Water polo coach Wolf Wigo | Credit: Paul Wellman

The NCAA announced Tuesday that it is imposing sanctions on UCSB’s cross-country, track, and men’s water polo programs because of “multiple Level II violations of well-known NCAA rules.”

The NCAA Committee on Infractions alleged that water polo players in previous years received impermissible extra benefits, including excessive stipends for two players who performed work for a water polo club. The violations in cross-country and track involved “countable athletically related activity restrictions,” in the NCAA’s parlance. Former coach Pete Dolan was accused of logging the mileage of Sunday and summer workouts when directed athletic activity was forbidden.

The NCAA issued a smorgasbord of penalties against the water polo and cross-country/track programs. They included two years of probation, a one percent reduction of their budgets, scholarship reductions of 5 to 7.5 percent, and reductions in allowable official and unofficial visits by potential recruits.

Among the penalties for the water polo team was being banned from postseason competition in 2018, an action taken by UCSB itself while the program was under investigation a year ago.

“We wanted to get these things behind us and lessen what the consequences might be later,” said John McCutcheon, the Gaucho director of athletics, who expressed satisfaction with the results. “We fared well,” he said. “I was pleased how our compliance office and staff handled ourselves.
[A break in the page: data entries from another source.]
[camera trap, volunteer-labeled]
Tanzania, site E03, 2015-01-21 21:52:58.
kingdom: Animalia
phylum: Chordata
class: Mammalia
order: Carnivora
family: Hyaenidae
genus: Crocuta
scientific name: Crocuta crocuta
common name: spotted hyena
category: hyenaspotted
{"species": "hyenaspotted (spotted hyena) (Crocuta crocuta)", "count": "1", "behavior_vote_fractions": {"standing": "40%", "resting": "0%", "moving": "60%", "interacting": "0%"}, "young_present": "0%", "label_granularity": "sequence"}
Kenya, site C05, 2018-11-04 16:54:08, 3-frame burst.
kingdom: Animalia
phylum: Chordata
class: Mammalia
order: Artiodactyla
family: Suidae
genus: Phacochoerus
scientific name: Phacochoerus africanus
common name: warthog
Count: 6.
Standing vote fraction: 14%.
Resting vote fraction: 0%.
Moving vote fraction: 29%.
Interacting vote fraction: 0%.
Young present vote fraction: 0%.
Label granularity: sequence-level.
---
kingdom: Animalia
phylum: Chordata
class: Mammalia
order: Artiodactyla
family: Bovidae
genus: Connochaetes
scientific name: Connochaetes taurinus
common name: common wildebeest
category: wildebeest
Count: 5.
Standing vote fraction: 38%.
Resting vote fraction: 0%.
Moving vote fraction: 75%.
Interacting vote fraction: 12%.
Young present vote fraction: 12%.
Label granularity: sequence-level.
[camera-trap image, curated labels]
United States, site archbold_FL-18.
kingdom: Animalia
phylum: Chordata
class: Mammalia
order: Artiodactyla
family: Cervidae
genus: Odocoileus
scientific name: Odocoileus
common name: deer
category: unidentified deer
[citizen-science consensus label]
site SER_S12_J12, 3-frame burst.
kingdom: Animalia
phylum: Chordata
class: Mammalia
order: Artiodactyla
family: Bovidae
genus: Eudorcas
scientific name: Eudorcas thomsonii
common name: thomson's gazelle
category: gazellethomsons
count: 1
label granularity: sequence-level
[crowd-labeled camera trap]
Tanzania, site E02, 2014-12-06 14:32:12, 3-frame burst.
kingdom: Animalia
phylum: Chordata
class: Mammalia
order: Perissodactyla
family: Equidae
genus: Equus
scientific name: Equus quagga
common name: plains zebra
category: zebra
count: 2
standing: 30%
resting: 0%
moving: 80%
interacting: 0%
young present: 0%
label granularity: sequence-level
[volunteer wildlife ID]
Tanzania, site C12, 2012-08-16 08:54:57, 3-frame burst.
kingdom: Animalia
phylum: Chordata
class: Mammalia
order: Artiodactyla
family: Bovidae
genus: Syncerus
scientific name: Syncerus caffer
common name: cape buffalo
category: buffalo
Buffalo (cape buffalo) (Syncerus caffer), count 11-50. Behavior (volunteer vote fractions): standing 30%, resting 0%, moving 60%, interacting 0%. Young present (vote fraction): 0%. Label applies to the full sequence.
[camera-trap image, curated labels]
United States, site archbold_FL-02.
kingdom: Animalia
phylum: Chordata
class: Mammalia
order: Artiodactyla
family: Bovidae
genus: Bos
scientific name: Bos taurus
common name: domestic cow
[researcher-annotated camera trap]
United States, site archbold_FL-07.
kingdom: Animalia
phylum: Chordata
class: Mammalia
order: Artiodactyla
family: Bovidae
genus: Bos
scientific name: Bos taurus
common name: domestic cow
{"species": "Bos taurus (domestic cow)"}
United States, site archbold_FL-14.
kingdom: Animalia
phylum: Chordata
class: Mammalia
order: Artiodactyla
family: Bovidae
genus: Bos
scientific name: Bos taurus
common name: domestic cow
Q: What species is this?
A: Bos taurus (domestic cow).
We’ll accept the penalties as issued and move on.”

Water polo coach Wolf Wigo said that the way is clear for the Gaucho men, currently ranked No. 4 in the nation, to compete for league and NCAA championships this year.

While conceding that “the NCAA’s decision could have been worse,” Wigo questioned the targeting of his water polo program. “There’s a whistleblower who has instigated five investigations against me,” Wigo said. “The first four amounted to nothing. The NCAA has more serious issues to deal with.”

 In the case of the athletes who were compensated for coaching in his club program, Wigo said their pay amounted to $20 an hour — less than the going rate for such work — while the NCAA applied a limit of $12.

UCSB dismissed Dolan as cross-country and track coach in May 2018 over issues that did not involve the NCAA investigation. He issued an unlawful termination lawsuit that was settled this year. Upon hearing about the NCAA sanctions, Dolan issued a statement that said in part: “I am disappointed, but not surprised, by the decision of the NCAA Committee on Infractions to find that my efforts to keep my athletes safe and healthy by merely reviewing their training logs on a regular basis — something every distance running coach must do if they want to train their athletes properly — was somehow a violation of NCAA rules. … I regret that the punishment for these illusory violations will unjustly fall on current coaches and athletes.”